Lattice gauge theory simulations require two pieces of code: one that evaluates the action (the energy functional) and one that computes its gradient (the force for Hybrid Monte Carlo dynamics). Writing both by hand is the standard practice. The force computation must be the exact derivative of the action, but the two are developed and maintained independently. Every change to the action requires a corresponding change to the force. Inconsistencies produce wrong physics.
Nagai, Tomiya, and Ohno (arXiv:2602.20516) eliminate the duplication by applying reverse-mode automatic differentiation at the LLVM intermediate representation level. Write the action in any language that compiles to LLVM. The differentiation pipeline automatically generates the corresponding force. No separate implementation. No consistency checking. The derivative is derived, not duplicated.
The performance matches hand-written implementations. The LLVM-level approach preserves compiler optimizations — the automatically generated code benefits from the same loop unrolling, vectorization, and memory management as manually written code. The method works for both gauge and Wilson fermion actions, and supports CPU and GPU targets.
The deeper point is where the differentiation happens. Not at the source level (limited to specific languages and patterns).

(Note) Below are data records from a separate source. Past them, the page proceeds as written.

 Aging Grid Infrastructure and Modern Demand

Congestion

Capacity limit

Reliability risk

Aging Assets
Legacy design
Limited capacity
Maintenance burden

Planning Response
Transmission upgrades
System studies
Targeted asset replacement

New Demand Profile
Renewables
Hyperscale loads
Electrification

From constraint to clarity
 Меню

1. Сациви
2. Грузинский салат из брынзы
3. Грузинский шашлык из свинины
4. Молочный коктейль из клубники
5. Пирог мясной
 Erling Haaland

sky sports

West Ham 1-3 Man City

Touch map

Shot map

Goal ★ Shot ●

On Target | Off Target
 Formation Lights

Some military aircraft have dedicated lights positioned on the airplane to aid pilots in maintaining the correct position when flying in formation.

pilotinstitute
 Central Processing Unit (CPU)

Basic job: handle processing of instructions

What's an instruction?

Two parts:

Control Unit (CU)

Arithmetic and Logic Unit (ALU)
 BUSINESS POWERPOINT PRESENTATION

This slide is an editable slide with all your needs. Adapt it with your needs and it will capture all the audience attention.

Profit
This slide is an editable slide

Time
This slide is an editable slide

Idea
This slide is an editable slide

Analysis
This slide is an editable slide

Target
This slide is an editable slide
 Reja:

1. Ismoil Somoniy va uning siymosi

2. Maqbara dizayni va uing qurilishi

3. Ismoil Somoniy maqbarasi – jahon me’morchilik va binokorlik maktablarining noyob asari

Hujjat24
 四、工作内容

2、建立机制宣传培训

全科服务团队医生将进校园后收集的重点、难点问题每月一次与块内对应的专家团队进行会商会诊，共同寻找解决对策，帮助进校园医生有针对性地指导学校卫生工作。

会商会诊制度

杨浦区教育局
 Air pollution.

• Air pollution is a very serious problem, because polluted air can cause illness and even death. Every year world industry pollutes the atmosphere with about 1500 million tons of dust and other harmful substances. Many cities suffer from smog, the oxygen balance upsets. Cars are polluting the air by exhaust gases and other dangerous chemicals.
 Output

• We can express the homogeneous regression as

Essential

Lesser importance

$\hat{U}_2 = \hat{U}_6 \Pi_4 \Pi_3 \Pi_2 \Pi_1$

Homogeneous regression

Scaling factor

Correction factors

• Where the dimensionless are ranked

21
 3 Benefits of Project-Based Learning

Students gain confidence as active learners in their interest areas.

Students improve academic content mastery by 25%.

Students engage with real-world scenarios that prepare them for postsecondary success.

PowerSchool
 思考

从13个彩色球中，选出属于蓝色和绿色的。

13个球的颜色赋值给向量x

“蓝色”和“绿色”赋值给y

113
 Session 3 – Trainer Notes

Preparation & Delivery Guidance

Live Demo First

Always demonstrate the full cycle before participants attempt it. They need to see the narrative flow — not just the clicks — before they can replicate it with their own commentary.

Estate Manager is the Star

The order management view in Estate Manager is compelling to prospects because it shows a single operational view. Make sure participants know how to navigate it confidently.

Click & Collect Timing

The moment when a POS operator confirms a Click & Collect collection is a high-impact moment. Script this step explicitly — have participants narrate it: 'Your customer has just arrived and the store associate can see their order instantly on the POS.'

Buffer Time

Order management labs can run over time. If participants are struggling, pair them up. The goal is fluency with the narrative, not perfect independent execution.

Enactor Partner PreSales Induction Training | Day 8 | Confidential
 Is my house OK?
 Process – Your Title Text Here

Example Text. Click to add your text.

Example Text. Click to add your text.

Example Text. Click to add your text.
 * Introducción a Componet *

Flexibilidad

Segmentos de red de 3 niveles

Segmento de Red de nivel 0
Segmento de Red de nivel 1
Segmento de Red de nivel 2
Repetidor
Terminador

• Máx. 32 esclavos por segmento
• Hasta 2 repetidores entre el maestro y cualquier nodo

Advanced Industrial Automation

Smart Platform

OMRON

Not at the mathematical level (requiring symbolic manipulation). At the compiler intermediate representation — the level where all languages converge into the same instruction set. This makes the approach language-agnostic: any action written in any LLVM-compiled language automatically gets its force.
The general observation: duplication of logically related code creates consistency liabilities. When one piece of code is the mathematical derivative of another, maintaining both independently is an error source that automatic differentiation eliminates entirely. The derivative is a function of the original — it should be computed, not reimplemented.